§ Exercise tasks:
[1] Summarize the passage on the Dialogue on Water and Climate in two sentences.
[2] Extend the passage on the Dialogue on Water and Climate, beginning after its final sentence.

##### Provided passage #####

Box 32 Lessons from the Dialogue on Water and Climate

• The aim of the Dialogue on Water and Climate (DWC) was to raise awareness of climate implications in the water sector. The DWC initiated eighteen stakeholder dialogues, at the levels of a river basin (Lena, Aral Sea, Yellow River, San Pedro, San Juan, Thukela, Murray-Darling, and Nagoya), a nation (Netherlands and Bangladesh), and a region (Central America, Caribbean Islands, Small Valleys, West Africa, Southern Africa, Mediterranean, South Asia, South-east Asia, and Pacific Islands), to prepare for actions that reduce vulnerability to climate change. The Dialogues were located in both developed and developing countries and addressed a wide range of vulnerability issues related to water and climate. Participants included water professionals, community representatives, local and national governments, NGOs, and researchers.

• The results have been substantial and the strong message going out of these Dialogues to governments, donors, and disaster relief agencies is that it is on the ground, in the river basins and in the communities, that adaptation actions have to be taken. The Dialogues in Bangladesh and the Small Valleys in Central America have shown that villagers are well aware that climate extremes are becoming more frequent and more intense. The Dialogues also showed that adaptation actions in Bangladesh, the Netherlands, Nagoya, Murray-Darling, and Small Valleys are under way. In other areas, adaptation actions are in the planning stages (Western Africa, Mekong) and others are still in the initial awareness-raising stages (Southern Africa, Aral Sea, Lena Basin).

##### Supplied records #####

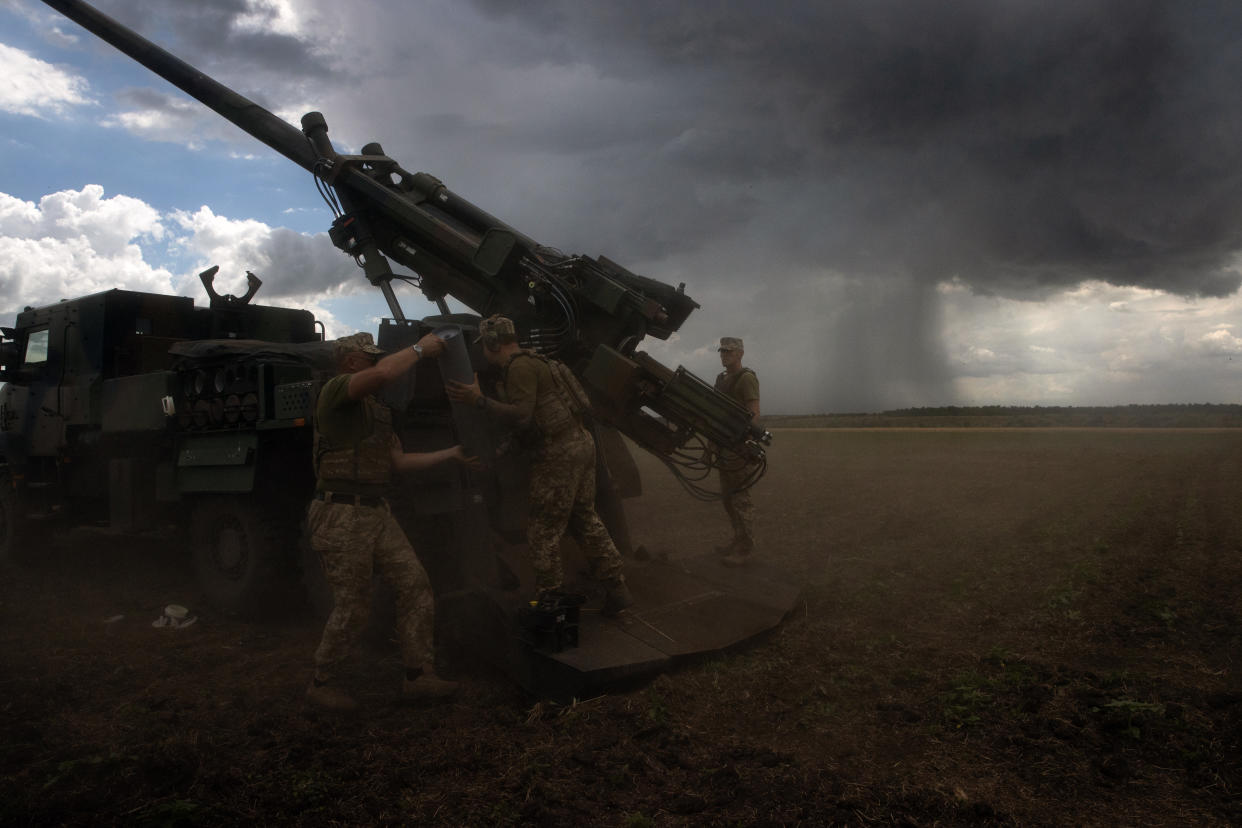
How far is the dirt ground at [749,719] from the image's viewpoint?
10.4ft

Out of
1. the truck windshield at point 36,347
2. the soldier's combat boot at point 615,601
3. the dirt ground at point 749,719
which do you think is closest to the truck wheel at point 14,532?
the dirt ground at point 749,719

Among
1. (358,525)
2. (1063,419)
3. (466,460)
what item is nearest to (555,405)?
(466,460)

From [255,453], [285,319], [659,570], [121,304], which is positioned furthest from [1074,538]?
[121,304]

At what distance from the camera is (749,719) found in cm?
405

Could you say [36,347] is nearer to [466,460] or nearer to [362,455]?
[362,455]

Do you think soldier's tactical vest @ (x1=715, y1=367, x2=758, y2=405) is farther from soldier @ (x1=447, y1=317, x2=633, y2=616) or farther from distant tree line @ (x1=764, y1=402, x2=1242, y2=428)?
distant tree line @ (x1=764, y1=402, x2=1242, y2=428)

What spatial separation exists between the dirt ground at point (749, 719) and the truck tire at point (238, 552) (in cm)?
22

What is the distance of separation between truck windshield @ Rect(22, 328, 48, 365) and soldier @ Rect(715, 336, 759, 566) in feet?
21.6

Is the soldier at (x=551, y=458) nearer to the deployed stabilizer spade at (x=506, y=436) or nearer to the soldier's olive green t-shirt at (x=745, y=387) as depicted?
the deployed stabilizer spade at (x=506, y=436)

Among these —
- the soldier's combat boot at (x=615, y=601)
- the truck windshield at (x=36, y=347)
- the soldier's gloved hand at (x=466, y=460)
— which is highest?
the truck windshield at (x=36, y=347)

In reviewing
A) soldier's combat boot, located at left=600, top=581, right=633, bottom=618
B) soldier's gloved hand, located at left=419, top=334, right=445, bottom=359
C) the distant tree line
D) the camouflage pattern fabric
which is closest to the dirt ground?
soldier's combat boot, located at left=600, top=581, right=633, bottom=618

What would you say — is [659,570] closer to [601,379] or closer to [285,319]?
[601,379]

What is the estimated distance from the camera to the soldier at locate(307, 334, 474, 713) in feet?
14.0

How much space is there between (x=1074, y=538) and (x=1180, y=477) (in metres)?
6.79
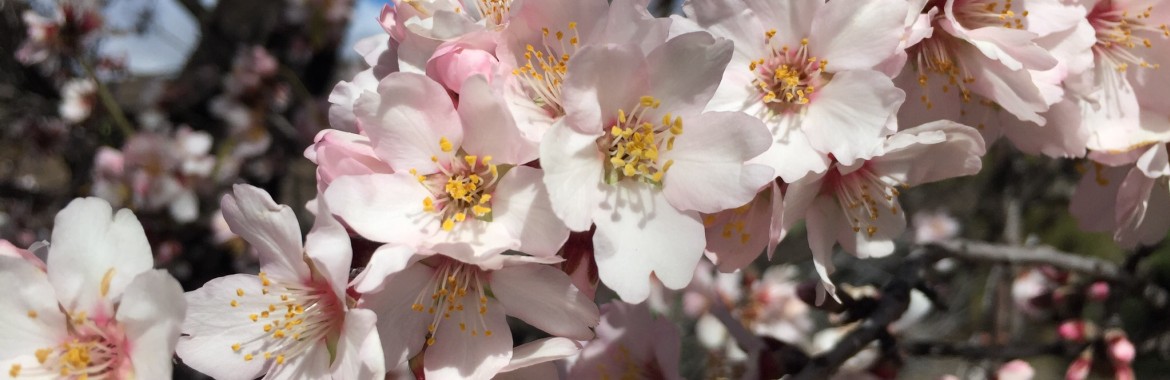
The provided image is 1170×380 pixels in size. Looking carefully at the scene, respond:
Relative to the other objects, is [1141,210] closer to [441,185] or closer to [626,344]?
[626,344]

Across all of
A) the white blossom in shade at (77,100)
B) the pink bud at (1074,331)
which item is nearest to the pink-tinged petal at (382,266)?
the pink bud at (1074,331)

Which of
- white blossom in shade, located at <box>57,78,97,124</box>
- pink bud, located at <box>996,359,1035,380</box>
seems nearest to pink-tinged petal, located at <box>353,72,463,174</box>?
pink bud, located at <box>996,359,1035,380</box>

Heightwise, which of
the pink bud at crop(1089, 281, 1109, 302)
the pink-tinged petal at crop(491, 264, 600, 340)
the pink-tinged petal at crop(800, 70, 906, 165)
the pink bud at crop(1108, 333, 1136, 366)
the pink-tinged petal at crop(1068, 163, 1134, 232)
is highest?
the pink-tinged petal at crop(800, 70, 906, 165)

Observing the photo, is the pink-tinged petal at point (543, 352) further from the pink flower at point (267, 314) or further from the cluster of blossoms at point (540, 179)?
the pink flower at point (267, 314)

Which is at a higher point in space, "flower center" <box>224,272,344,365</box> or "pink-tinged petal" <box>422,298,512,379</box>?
"flower center" <box>224,272,344,365</box>

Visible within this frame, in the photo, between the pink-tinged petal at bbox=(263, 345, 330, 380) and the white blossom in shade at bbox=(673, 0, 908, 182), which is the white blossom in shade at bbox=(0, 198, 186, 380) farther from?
the white blossom in shade at bbox=(673, 0, 908, 182)

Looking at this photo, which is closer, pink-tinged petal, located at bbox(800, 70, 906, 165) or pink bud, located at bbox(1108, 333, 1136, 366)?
pink-tinged petal, located at bbox(800, 70, 906, 165)

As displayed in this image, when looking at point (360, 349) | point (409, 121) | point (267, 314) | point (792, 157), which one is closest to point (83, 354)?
point (267, 314)
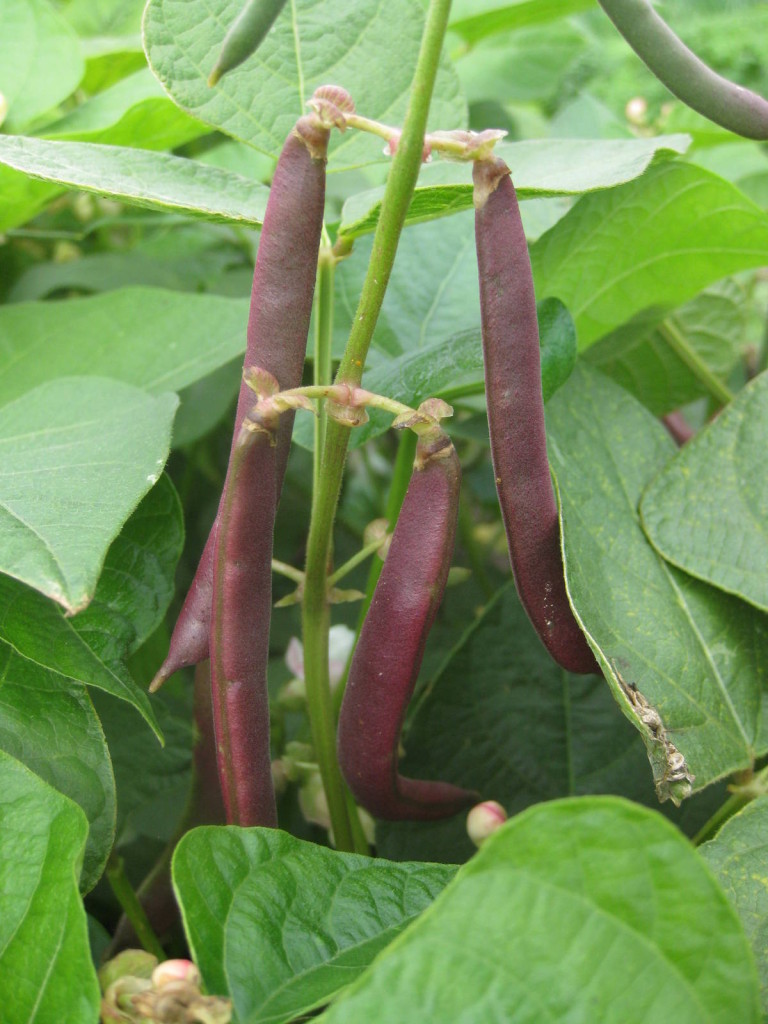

#####

§ Responses to the exercise:
[1] The Dialogue on Water and Climate aimed to raise awareness of climate implications in the water sector by initiating stakeholder dialogues at the river basin, national, and regional levels in both developed and developing countries, with participants ranging from water professionals and community representatives to governments, NGOs, and researchers. Its strong message is that adaptation actions must be taken on the ground, in river basins and communities, and while such actions are already under way in some areas, others remain in the planning or initial awareness-raising stages.

[2]
• The DWC demonstrated that the Dialogue model provides a promising mechanism for developing adaptation strategies with stakeholders.

Table 3.4. Cross-scale issues in the integrated water management of the Colorado River Basin (Pulwarty and Melis, 2001).

Temporal scale

Issue

Indeterminate

Flow necessary to protect endangered species

Long-term

Inter-basin allocation and allocation among basin states

Decadal

Upper basin delivery obligation

Year

Lake Powell fill obligations to achieve equalisation with Lake Mead storage

Seasonal

Peak heating and cooling months

Daily to monthly

Flood control operations

Hourly

Western Area Power Administration's power generation

Spatial Scale

Global

Climate influences, Grand Canyon National Park

Regional

Prior appropriation (e.g., Upper Colorado River Commission)

State

Different agreements on water marketing within and out of state water district

Municipal and Communities

Watering schedules, treatment, domestic use

Table 3.5. Some adaptation options for water supply and demand (the list is not exhaustive).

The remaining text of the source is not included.